— begin LISTED ENTRIES —
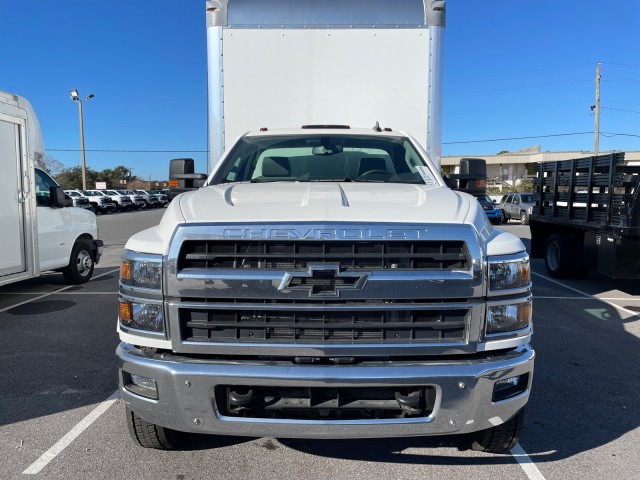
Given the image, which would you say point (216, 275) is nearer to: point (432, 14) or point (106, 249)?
point (432, 14)

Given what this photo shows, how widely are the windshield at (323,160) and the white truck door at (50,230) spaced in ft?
15.2

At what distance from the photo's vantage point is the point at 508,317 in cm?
269

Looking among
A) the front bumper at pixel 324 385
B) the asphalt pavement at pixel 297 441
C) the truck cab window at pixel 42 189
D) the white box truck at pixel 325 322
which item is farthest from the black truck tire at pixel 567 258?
the truck cab window at pixel 42 189

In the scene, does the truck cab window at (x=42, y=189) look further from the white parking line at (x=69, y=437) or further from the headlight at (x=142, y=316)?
the headlight at (x=142, y=316)

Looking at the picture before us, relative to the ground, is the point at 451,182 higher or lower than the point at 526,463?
higher

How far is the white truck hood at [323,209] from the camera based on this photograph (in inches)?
106

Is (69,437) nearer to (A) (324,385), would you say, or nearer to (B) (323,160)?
(A) (324,385)

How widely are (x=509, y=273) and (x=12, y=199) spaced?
21.7ft

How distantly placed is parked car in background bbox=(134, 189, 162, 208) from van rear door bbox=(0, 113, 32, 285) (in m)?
40.2

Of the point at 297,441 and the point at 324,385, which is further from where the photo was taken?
the point at 297,441

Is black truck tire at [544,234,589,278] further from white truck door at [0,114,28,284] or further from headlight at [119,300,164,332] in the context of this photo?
white truck door at [0,114,28,284]

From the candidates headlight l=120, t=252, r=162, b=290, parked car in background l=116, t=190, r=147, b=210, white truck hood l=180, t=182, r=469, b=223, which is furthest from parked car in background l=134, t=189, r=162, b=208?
headlight l=120, t=252, r=162, b=290

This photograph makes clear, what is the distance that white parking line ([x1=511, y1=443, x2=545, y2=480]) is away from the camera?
298cm

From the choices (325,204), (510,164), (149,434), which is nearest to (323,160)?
(325,204)
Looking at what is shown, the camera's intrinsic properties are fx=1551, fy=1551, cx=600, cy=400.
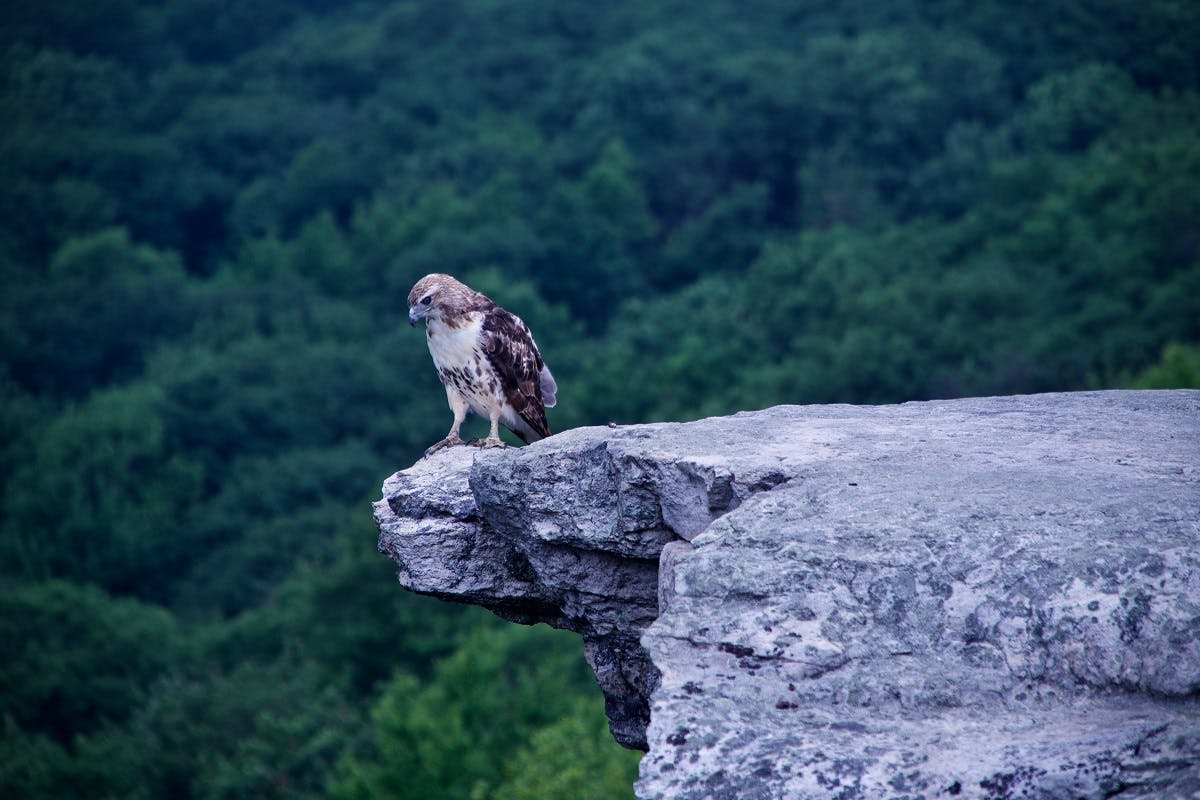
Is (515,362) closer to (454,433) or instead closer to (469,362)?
(469,362)

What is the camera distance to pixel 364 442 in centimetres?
6384

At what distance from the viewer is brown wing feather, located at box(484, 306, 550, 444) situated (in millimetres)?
11242

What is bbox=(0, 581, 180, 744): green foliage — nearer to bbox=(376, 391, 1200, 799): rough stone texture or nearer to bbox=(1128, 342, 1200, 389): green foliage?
bbox=(1128, 342, 1200, 389): green foliage

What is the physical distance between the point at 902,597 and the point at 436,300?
502cm

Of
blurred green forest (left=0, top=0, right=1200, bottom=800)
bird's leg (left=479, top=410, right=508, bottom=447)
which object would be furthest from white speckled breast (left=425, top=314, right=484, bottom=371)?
blurred green forest (left=0, top=0, right=1200, bottom=800)

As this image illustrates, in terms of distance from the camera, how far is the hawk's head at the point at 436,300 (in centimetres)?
1108

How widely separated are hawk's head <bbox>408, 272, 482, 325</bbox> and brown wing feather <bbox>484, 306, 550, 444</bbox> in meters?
0.22

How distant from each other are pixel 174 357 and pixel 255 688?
110 ft

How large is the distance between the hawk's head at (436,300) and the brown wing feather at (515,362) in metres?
0.22

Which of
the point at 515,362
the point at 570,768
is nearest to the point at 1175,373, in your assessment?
the point at 570,768

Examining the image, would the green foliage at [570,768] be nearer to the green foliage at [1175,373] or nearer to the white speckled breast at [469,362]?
the green foliage at [1175,373]

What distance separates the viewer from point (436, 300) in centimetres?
1116

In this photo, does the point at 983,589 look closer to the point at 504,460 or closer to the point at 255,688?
the point at 504,460

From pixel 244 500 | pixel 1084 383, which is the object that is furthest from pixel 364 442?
pixel 1084 383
— end LISTED ENTRIES —
§ **YOUR INSTRUCTIONS**: Starting at the line with "Examining the image, would", copy every line up to and including the last one in the entries above.

§ **COMPLETE ANSWER**:
Examining the image, would the green foliage at [570,768] be nearer to the green foliage at [1175,373] or nearer to the white speckled breast at [469,362]?
the green foliage at [1175,373]

What distance separates the viewer from point (436, 300) in centimetres?
1116

In this photo, does the point at 983,589 look closer to the point at 504,460 or closer to the point at 255,688?
the point at 504,460

From pixel 244 500 | pixel 1084 383, which is the object that is furthest from pixel 364 442?
pixel 1084 383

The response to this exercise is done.